# ENTRIES SUPPLIED:
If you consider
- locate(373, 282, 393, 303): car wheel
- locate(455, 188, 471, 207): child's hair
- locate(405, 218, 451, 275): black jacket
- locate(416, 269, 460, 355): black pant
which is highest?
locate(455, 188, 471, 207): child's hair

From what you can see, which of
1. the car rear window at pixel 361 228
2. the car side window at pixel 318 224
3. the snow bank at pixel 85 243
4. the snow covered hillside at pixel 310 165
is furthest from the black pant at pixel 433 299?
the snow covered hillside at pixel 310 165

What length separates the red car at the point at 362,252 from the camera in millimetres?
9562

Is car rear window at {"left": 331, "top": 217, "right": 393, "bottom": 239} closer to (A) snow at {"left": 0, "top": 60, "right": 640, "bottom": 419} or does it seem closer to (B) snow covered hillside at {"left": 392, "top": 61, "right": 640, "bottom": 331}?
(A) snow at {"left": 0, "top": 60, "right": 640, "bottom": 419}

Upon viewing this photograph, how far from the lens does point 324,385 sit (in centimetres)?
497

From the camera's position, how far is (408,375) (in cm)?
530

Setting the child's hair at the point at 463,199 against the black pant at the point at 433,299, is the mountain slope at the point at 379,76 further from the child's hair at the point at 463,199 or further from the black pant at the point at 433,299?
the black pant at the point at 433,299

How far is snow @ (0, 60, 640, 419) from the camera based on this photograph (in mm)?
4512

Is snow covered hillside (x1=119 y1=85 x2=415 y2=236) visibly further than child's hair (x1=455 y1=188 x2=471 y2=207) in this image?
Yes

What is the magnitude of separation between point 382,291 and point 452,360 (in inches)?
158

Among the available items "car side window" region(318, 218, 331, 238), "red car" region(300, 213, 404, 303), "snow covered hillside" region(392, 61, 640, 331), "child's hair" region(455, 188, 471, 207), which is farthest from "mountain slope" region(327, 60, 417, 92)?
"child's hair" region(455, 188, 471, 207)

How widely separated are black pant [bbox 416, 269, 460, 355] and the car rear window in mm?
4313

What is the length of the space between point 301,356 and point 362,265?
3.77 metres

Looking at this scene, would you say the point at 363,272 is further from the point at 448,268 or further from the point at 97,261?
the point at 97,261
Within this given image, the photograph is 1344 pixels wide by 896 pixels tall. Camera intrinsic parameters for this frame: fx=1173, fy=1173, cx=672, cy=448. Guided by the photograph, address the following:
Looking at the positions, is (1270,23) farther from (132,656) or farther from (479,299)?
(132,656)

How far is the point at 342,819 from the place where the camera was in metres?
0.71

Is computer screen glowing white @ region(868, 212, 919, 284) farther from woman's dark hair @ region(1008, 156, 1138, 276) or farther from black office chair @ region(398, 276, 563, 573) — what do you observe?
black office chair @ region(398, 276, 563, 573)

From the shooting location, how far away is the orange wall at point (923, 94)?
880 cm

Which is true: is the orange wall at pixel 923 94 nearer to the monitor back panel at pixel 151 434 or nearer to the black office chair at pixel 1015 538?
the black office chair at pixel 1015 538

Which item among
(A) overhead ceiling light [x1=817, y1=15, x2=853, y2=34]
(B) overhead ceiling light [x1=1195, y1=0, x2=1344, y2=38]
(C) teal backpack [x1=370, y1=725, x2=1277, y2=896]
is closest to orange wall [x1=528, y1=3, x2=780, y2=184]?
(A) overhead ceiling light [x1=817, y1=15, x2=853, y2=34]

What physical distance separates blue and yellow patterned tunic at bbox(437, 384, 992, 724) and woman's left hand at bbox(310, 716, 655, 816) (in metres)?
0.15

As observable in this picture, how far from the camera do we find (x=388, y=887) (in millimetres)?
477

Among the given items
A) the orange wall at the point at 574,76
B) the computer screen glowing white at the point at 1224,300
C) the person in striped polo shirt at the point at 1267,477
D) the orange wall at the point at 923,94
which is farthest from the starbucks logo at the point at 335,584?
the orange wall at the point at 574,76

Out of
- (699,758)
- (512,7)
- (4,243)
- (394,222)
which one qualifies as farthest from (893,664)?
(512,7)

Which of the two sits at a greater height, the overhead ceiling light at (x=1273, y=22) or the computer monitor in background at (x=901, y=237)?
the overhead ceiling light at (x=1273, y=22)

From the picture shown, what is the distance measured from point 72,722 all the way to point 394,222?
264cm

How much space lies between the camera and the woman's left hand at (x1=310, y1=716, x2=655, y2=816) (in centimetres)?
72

# WHAT IS REQUIRED:
Reproduce all of the entries above, substituting "mountain ridge" wherever "mountain slope" appears and keeping every other part unchanged.

# ANSWER FOR THIS EXERCISE:
If you consider
- locate(373, 282, 393, 303): car wheel
- locate(455, 188, 471, 207): child's hair
- locate(405, 218, 451, 275): black jacket
- locate(416, 269, 460, 355): black pant
which is highest?
locate(455, 188, 471, 207): child's hair

From what you can see, which of
1. the car rear window at pixel 361 228
2. the car side window at pixel 318 224
3. the snow bank at pixel 85 243
4. the snow covered hillside at pixel 310 165
is furthest from the black pant at pixel 433 299?
the snow covered hillside at pixel 310 165

What length separates the red car at the point at 362,252 from the camera in millimetres?
9562

Is car rear window at {"left": 331, "top": 217, "right": 393, "bottom": 239} closer to (A) snow at {"left": 0, "top": 60, "right": 640, "bottom": 419} or does it seem closer to (B) snow covered hillside at {"left": 392, "top": 61, "right": 640, "bottom": 331}?
(A) snow at {"left": 0, "top": 60, "right": 640, "bottom": 419}

Upon viewing this photograph, how far from the lens does point 324,385 sit (in centimetres)?
497

From the camera's position, how far is (408,375) (in cm)?
530

Setting the child's hair at the point at 463,199 against the black pant at the point at 433,299, is the mountain ridge at the point at 379,76 further from the child's hair at the point at 463,199 or further from the black pant at the point at 433,299?
the black pant at the point at 433,299

How far is snow @ (0, 60, 640, 419) from the camera based on this photograph (in mm)?
4512

Is snow covered hillside (x1=119 y1=85 x2=415 y2=236) visibly further than child's hair (x1=455 y1=188 x2=471 y2=207) in this image?
Yes

What is the magnitude of separation between point 382,291 and point 452,360 (in inches)?
158

Among the available items "car side window" region(318, 218, 331, 238), "red car" region(300, 213, 404, 303), "snow covered hillside" region(392, 61, 640, 331), "child's hair" region(455, 188, 471, 207), which is farthest from "mountain ridge" region(327, 60, 417, 92)?
"child's hair" region(455, 188, 471, 207)

How widely separated are black pant [bbox 416, 269, 460, 355] and the car rear window in mm?
4313

What is the length of the space between point 301,356 and point 362,265?
3.77 metres

Looking at this scene, would you say the point at 363,272 is further from the point at 448,268 or further from the point at 97,261?
the point at 97,261
Within this given image, the photograph is 1344 pixels wide by 896 pixels tall. Camera intrinsic parameters for this frame: fx=1173, fy=1173, cx=672, cy=448. Guided by the photograph, address the following:
Looking at the positions, is (1270,23) farther from (132,656) or farther from (479,299)?
(132,656)

How far is the point at 342,819 from the place where the camera was in metres?
0.71

Is computer screen glowing white @ region(868, 212, 919, 284) farther from woman's dark hair @ region(1008, 156, 1138, 276) or farther from black office chair @ region(398, 276, 563, 573) — what do you observe?
black office chair @ region(398, 276, 563, 573)

From the shooting location, how far away is the orange wall at point (923, 94)?
880 cm

Which is true: is the orange wall at pixel 923 94 nearer to the monitor back panel at pixel 151 434 or nearer to the black office chair at pixel 1015 538?
the black office chair at pixel 1015 538

Which item among
(A) overhead ceiling light [x1=817, y1=15, x2=853, y2=34]
(B) overhead ceiling light [x1=1195, y1=0, x2=1344, y2=38]
(C) teal backpack [x1=370, y1=725, x2=1277, y2=896]
is closest to orange wall [x1=528, y1=3, x2=780, y2=184]?
(A) overhead ceiling light [x1=817, y1=15, x2=853, y2=34]

What physical distance separates blue and yellow patterned tunic at bbox(437, 384, 992, 724) and woman's left hand at bbox(310, 716, 655, 816) (in metres)?
0.15

As observable in this picture, how far from the camera do we find (x=388, y=887) (in millimetres)?
477

Among the given items
A) the orange wall at the point at 574,76
B) the computer screen glowing white at the point at 1224,300
C) the person in striped polo shirt at the point at 1267,477
D) the orange wall at the point at 923,94
which is farthest from the starbucks logo at the point at 335,584?
the orange wall at the point at 574,76

Out of
- (699,758)
- (512,7)
- (4,243)
- (394,222)
which one qualifies as farthest from (893,664)?
(512,7)

Which of the two sits at a greater height, the overhead ceiling light at (x=1273, y=22) or the computer monitor in background at (x=901, y=237)?
the overhead ceiling light at (x=1273, y=22)

From the picture shown, what is the distance measured from point 72,722 all the way to point 394,222?
264cm

How much space lies between the camera and the woman's left hand at (x1=310, y1=716, x2=655, y2=816) (in centimetres)?
72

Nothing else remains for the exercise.